Traditional Critical Approaches

1. Historical-Biographical. This approach sees a literary work as a reflection of the

author’s life and times or the life and times of the characters in the work. Critics using

this school of thought investigate how plot details, settings, and characters of the work

reflect or are representative of events, settings, and people in the author’s life or a direct

outgrowth of — or reaction to– the culture in which the author lived.

2. Moral-Philosophical. This approach takes the position that the larger function of

literature is to teach morality and probe philosophical issues, such as ethics, religion, or

the nature of humanity. Literature is interpreted within the context of the philosophical

thought of a period or group, such as Christianity, Existentialism, Buddhism, etc.
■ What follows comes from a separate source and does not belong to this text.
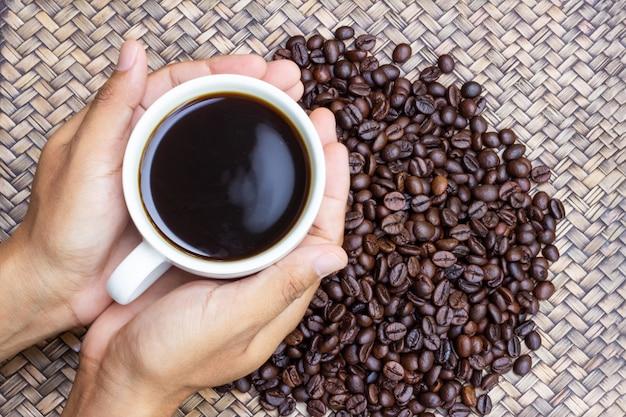 Uma xícara branca de café nas mãos do homem com grãos de café ao lado dele.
Often

critics will see in the work allusions to other works, people, or events from this

perspective, or see the work as allegorical.

3. Formalistic Criticism. Using this type of criticism, a reader would see the work as an

independent and self-sufficient artistic object. This approach is also sometimes referred to

as the “New Criticism,” since it came back in vogue in the 1960s-70s, but it was

originally an outgrowth of the “Art for Art’s Sake” movement of the late 1800s.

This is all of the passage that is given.